▶ [REQUIRED TASK]:
Count the lines in the listing below that contain the string "what", with uppercase and lowercase treated as different. Reply with the number only.

::: DATA ENTRIES :::

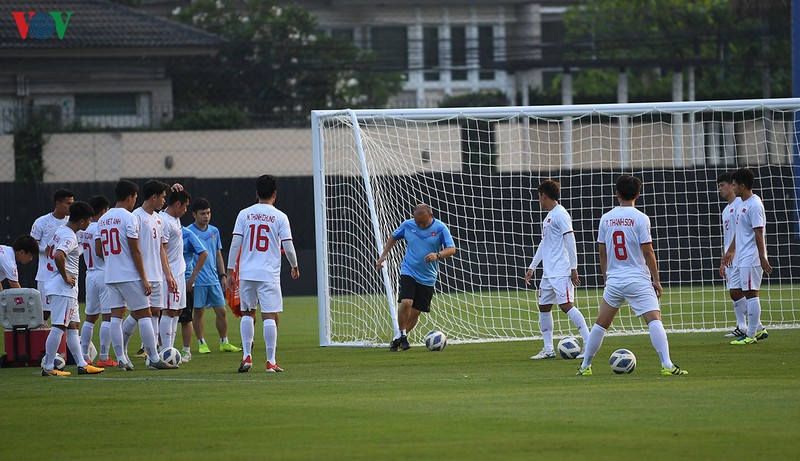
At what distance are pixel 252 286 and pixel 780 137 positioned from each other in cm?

:::
::: DATA ENTRIES :::

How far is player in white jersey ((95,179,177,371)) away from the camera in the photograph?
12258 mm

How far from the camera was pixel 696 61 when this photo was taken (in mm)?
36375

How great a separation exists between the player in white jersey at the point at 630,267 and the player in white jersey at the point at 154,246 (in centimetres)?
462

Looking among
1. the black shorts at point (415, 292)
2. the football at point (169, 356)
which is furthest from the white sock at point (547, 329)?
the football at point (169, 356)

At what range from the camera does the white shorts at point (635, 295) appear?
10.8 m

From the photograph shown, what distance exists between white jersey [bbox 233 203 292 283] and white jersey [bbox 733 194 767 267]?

:::
::: DATA ENTRIES :::

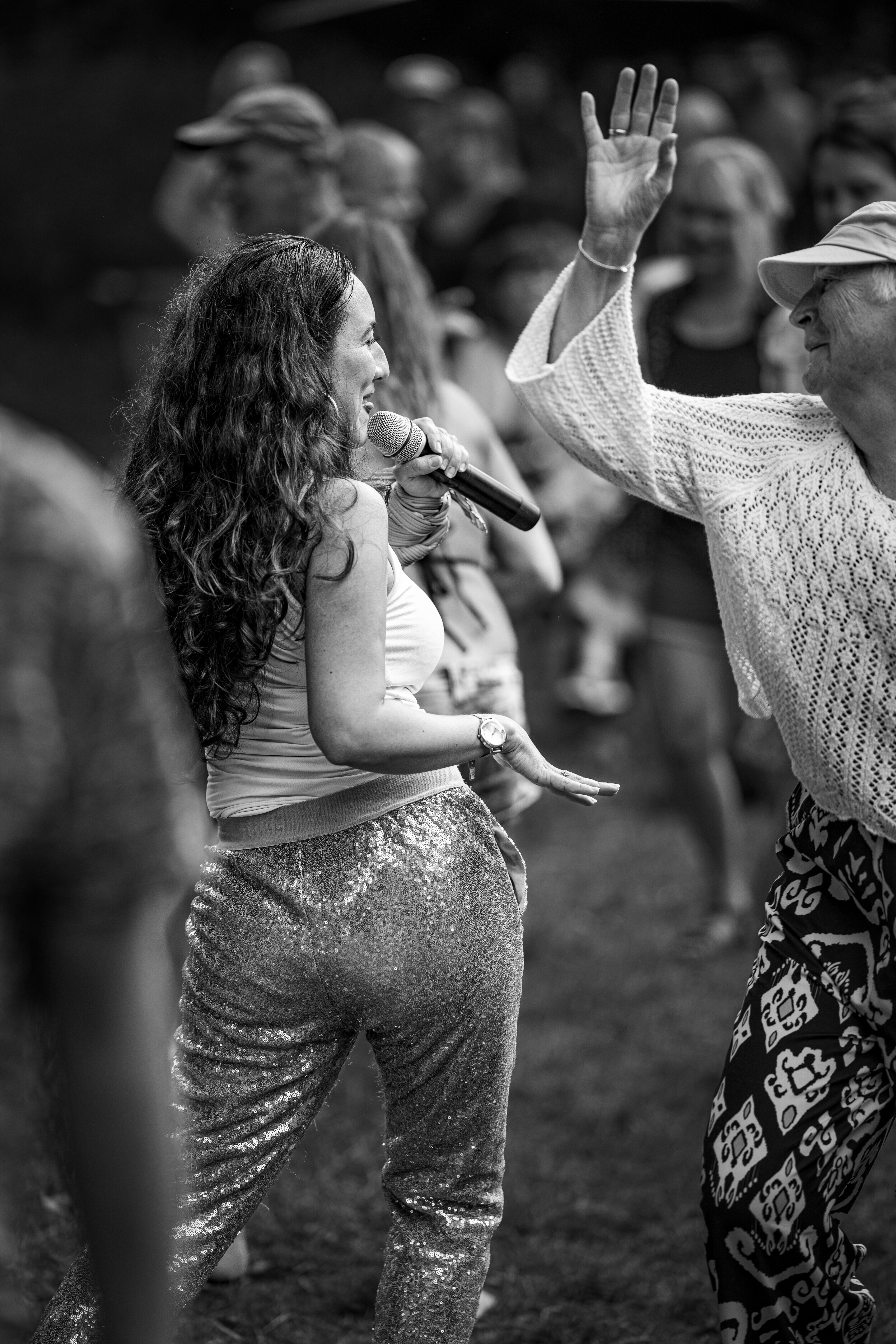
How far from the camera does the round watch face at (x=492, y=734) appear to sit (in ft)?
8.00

:::

▶ [RESULT FOR THIS TASK]:
3